The racing careers of the leading Grand Prix drivers have been repeated so many times that they are well known to most followers of the Sport. We feel that there are just as many interesting stories to be told about the men who race almost every weekend at Club and National meetings up and down the county. We hope that those people who watch the racing from the Grandstand and never visit the Paddock will derive some amusement and knowledge from this series.
John Bekaert: A well-known performer in Restricted and National events, John Bekaert commenced racing in 1955 and since then has driven a Lotus Mk6, Aston Martin, C-type Jaguar, HWM-Jaguar and Lister-Jaguar, the last four indicating his decided preference for ‘hairy’ motor cars. Since 1955 he has gained 56 wins, 24 seconds and 17 third places, but despite several tries has never quite managed to pull off the MOTOR SPORT Silverstone Trophy. Of works drives he has driven once for the works Lister team and for Ecurie Ecosse, and has also had more exciting offers which he has refused for various reasons. For 1960 he will retain the 3.8 Lister-Jaguar and will also race the Cooper-Smith Formula Junior car.

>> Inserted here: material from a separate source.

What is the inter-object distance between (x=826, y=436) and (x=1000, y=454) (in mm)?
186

John Bekaert has had his fair share of amusing incidents. Once he upset the occupants of a police car by approaching a 30mph sign at 130mph in the HWM-Jaguar! Last year he won a race in Eire with no clutch, a bent king-pin, bent de Dion tube, a collapsing wheel bearing and the bonnet almost off. The Irish spectators thought it was great fun. At Aintree, shortly after the Irish incident, he had a magnificent accident in which he took Bechers Brook in great style — unfortunately the car remained behind, where it had hit the bank!
When not motor racing, he is a textile manufacturer, is married, with two children, and for personal transport uses a Volvo and a Sprite.
David Buxton started serious racing in 1957 with an Austin Healey 100S of Team Healey, following up in 1958 and ’59 with a Lotus 11 and 15, which gained him several places. He also drove a Lotus Elite which gained him nine wins, including the 1300cc GT class at the German GP meeting at Avus. For 1960 he will be driving a works Team Elite car in all the International sports and GT events, and also his Lotus 17. There may also be a works Formula One drive but details are hush-hush at the moment. He will be organising the Elite team as well as driving in it, and also hopes to construct a GT car to his own design.
David Buxton is managing director of his own garage business, which deals in many exotic cars, including Lotus, TVR, Cooper, AC, Austin Healey, Triumph and Maserati. He is not yet married and is fortunate enough to own a Maserati 3500GT as a road car.
Jim Clark: By the end of the year Jim Clark’s face should be well known to everyone, as he will be joining the Aston Martin Formula One team along with Trintignant and Salvadori. Although most of his appearances have been in Restricted and National sportscar races, this has not prevented his undoubted talents from being spotted. He commenced in 1958 with a Porsche 1600S and a D-type Jaguar, both belonging to the Border Reivers. In Scotland he was unbeatable, and when his farming commitments allowed he made successful sorties across the border into England.
For 1958 Jim Clark drove the ex-Bruce Halford Lister-Jaguar and a Lotus Elite, in both of which he gained many successes, including 10th place at Le Mans with John Whitmore. In 1960, apart from World Championship races with Aston Martin, he will drive the Border Reivers DBR1 in major sportscar events, and will possibly drive a Formula Junior Lotus in certain events.
James Clark Junior (as he calls himself) is a farmer in Berwickshire, is not yet married, thinks that MOTOR SPORT is one of the more accurate magazines when it comes to reporting (we didn’t twist his arm!) and drives a Porsche 1600 Super and a Land-Rover.
David Howard has driven an Aston Martin DB2/4 MkII in Club events during 1959, gaining 14 places, including the Aston Martin Owners’ Club Cup for the David Brown Championship. In 1960 he will drive a 2.4 jaguar and the aforementioned Aston Martin. In the photograph he is sitting in the burnt-out remains of the Jaguar warding off souvenir hunters. The car appears to need considerable renovation before the 1960 season. In case readers think it odd he should be wearing a topee, Mr Howard asks us to point out that the sun was shining at the time.
Pressed for comments, especially humourous ones, Mr Howard came up with the following: (a) English traffic police are wonderful; (b) the Volkswagen is a beautiful car; (c) Aston Martin well deserved to win the World Sportscar Championship.
In the daytime David Howard is a company director, is not yet married, and on the road he drives either the Aston or the Jaguar.